"We bring the light": how two local artists unite their community every winter
It took community artists Tova Speter and Emily Bhargava three months to replicate the vision for their next art installation: a five-foot tall wooden lantern, its windows covered in multi-colored scratch art designs. Strapped to a trailer pulled by a truck, the piece named “Brighter Revealed” has visited Boston-area schools and community centers since the beginning of December.
Speter had worked with the Jewish Arts (JArts) Collaborative previously, honoring the Jewish community’s strength through artwork celebrating Hanukkah. From setting up interactive exhibits in the Museum of Fine Arts to displaying collaborative pieces in the windows of abandoned storefronts, Speter embraces the word “brighter” for her Hanukkah tributes each winter.
“Art is always important, period,” Speter said. “But there are times when it can have even more power in bringing people together. We've been so isolated. Part of this is it's a beacon of light to welcome people back out.”
Speter and Bhargava’s work is grounded in direct community interaction. They held workshops for students, patients at rehabilitation facilities, and residents of retirement homes and asked every participant the same question.
What is the source of your inner strength?
Each participant then scratched out a design on their square of paper, symbolizing the people or things that empower them. Once finished with their art, over 70 people recorded an audio track explaining the significance of their work. The combined audio is played at every Brighter Revealed mobile art showing.
“It is very intentionally a light that shines during the darkest, coldest time of the year,” Bhargava said. “I truly believe that the collaborative art projects that we're able to lead can strengthen a community. [It] can help people feel ownership of where they are and where their art is being seen.”
After gathering the 320 individual scraps of art from each workshop, the two artists adhered them to the windows of the lantern, a carpentry project spearheaded by high school senior Manny Hutter.
“So much talent has gone into this,” executive director of the Collaboration Laura Mandel said. “We have community partners that are so excited to have [the lantern]. People are excited by what [Speter and Bhargava] have created, and it’s just incredible.”
Because of Brighter Revealed’s popularity, the JArts Collaboration is extending the lantern’s travel until the end of December.

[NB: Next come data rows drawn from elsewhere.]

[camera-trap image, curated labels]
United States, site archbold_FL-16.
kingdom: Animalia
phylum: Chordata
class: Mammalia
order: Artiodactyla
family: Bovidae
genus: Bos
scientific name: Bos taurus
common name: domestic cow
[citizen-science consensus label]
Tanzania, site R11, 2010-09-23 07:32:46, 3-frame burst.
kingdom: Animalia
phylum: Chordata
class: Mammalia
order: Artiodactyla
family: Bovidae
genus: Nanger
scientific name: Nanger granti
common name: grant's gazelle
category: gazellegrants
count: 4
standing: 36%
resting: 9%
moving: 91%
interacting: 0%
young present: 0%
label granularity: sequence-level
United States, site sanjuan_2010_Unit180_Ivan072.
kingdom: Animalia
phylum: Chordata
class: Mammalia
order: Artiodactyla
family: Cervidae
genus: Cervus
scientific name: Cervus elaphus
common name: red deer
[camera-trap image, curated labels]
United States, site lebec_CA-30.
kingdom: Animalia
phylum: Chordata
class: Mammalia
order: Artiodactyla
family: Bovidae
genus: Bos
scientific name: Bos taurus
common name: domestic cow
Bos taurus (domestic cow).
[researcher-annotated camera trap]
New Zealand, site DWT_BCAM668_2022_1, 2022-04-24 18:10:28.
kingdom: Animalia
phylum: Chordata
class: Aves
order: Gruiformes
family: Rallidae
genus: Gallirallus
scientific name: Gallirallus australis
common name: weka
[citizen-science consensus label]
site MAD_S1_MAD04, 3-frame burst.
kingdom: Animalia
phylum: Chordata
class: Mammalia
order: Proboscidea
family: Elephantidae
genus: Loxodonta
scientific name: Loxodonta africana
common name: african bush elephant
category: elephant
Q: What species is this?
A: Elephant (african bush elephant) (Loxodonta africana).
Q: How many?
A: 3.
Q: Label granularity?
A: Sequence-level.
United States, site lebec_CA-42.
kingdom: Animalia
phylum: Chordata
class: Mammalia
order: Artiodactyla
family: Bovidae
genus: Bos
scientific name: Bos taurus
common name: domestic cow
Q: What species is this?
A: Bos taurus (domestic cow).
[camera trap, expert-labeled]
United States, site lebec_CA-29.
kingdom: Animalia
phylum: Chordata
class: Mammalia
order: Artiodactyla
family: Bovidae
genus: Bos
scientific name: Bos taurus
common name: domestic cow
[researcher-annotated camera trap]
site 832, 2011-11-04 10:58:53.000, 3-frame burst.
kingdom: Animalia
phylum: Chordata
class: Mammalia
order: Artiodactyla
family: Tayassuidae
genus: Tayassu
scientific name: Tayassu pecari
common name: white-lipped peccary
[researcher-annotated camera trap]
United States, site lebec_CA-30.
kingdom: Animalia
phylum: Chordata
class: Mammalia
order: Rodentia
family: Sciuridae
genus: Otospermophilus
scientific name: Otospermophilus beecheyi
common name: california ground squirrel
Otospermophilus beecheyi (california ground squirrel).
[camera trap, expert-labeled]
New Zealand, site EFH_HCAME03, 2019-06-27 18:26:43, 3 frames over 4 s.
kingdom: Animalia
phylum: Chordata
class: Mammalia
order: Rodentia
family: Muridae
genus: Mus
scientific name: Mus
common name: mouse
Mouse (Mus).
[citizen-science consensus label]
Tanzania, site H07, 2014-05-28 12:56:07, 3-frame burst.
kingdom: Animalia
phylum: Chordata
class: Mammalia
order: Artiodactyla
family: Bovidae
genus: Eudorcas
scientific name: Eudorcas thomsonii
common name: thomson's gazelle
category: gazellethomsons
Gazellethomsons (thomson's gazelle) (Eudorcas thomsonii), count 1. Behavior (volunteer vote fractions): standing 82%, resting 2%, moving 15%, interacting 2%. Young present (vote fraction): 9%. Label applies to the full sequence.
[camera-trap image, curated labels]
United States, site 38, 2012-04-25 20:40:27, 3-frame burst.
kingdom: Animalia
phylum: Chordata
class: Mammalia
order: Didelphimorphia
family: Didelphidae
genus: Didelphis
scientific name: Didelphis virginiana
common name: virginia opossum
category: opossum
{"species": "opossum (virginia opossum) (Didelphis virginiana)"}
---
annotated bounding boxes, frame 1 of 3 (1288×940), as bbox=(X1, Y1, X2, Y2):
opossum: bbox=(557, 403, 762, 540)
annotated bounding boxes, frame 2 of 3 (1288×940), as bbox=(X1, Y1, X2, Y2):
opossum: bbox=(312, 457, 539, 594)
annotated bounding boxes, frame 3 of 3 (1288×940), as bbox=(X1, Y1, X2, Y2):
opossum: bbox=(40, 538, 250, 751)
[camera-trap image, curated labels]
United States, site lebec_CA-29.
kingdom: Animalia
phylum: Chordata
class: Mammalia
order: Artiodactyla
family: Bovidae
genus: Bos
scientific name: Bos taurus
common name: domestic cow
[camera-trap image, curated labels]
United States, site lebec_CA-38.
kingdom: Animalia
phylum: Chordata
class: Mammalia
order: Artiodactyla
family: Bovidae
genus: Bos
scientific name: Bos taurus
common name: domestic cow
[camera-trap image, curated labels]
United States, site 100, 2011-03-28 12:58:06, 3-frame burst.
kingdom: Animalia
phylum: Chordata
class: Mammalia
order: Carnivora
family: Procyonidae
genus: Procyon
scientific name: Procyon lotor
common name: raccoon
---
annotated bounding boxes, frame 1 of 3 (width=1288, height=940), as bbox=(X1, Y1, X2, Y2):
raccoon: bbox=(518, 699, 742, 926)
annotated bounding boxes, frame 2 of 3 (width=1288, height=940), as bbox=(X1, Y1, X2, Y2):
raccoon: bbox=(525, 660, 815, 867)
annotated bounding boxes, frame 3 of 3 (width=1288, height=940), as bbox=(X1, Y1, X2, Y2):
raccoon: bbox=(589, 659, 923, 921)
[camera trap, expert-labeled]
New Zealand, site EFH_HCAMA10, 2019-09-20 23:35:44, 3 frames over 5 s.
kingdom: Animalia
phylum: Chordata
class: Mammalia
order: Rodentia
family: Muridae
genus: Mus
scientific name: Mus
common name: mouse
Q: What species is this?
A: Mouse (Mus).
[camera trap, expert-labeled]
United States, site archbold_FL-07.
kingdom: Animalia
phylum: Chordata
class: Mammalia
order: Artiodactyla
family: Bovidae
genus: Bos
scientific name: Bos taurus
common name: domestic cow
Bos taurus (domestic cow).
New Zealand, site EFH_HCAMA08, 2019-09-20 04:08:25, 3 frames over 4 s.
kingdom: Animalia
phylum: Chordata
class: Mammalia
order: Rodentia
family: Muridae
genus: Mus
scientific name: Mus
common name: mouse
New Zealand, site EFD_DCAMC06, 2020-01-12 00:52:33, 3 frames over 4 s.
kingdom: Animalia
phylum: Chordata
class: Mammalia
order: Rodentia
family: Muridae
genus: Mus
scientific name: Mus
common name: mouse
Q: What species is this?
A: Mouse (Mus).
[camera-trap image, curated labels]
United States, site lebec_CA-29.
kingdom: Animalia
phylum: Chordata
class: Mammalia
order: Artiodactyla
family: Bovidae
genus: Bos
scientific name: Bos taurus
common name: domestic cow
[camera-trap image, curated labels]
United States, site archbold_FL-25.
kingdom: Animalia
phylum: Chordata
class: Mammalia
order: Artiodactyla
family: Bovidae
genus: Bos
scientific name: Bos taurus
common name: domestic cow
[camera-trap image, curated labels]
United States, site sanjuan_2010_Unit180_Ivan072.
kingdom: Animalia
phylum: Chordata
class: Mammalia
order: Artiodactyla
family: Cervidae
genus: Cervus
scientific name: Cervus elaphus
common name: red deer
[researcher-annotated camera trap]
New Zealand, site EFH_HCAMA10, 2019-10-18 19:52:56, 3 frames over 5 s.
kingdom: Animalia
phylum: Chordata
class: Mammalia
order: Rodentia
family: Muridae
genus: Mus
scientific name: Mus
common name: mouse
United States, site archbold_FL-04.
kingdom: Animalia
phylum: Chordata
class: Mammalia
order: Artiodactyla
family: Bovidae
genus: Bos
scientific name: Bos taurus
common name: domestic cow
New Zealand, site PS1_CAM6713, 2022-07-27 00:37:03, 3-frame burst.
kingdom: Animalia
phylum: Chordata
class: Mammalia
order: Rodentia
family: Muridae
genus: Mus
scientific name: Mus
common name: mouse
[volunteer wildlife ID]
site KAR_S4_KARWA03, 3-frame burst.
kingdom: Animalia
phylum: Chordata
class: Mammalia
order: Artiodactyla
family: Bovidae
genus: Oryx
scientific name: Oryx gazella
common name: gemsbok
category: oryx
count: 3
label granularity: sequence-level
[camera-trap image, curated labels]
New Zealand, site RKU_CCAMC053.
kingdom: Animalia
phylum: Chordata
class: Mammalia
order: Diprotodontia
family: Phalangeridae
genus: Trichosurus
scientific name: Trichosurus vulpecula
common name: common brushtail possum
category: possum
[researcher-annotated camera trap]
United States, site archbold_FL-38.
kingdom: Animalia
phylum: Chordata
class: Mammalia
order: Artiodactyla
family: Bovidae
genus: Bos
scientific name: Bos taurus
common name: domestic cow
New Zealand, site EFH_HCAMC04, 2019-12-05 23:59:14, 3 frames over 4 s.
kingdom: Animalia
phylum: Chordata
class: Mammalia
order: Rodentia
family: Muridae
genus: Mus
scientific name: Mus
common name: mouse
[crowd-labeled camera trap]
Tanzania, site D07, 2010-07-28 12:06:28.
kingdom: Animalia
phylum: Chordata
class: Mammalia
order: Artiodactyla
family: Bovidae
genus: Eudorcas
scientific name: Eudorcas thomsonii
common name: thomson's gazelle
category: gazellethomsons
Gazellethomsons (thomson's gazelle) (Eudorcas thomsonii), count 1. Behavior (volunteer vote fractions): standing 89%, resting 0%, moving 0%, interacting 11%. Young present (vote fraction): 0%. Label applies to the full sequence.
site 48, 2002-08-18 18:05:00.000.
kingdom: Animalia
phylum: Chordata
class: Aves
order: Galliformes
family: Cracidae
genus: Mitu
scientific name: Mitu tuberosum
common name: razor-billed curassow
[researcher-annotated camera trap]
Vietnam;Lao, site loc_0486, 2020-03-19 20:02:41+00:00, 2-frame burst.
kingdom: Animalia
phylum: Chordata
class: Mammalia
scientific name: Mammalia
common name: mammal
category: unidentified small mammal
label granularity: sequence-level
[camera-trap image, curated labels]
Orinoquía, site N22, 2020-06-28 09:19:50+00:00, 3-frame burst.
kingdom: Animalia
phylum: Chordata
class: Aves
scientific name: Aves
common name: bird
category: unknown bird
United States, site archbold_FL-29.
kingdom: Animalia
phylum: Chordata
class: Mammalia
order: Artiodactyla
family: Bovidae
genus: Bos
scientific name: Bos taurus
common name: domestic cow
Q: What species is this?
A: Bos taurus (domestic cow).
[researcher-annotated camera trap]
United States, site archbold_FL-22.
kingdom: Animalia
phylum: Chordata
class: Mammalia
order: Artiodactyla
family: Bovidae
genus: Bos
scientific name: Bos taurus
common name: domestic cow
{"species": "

“When we were thinking about what this next iteration [of the Brighter series] could be during the pandemic, I had this crazy idea, ‘I wonder if we could build it on a trailer.’ Most people would say that's too crazy and move on,” Speter said. “JArts sat with us and asked what that would look like. [We have] gratitude for JArts for recognizing and believing in something that's never been done before.”
After Speter’s truck rental expires, she said they hope to relocate the lantern to a more permanent resting place so it can continue bringing the light for days to come.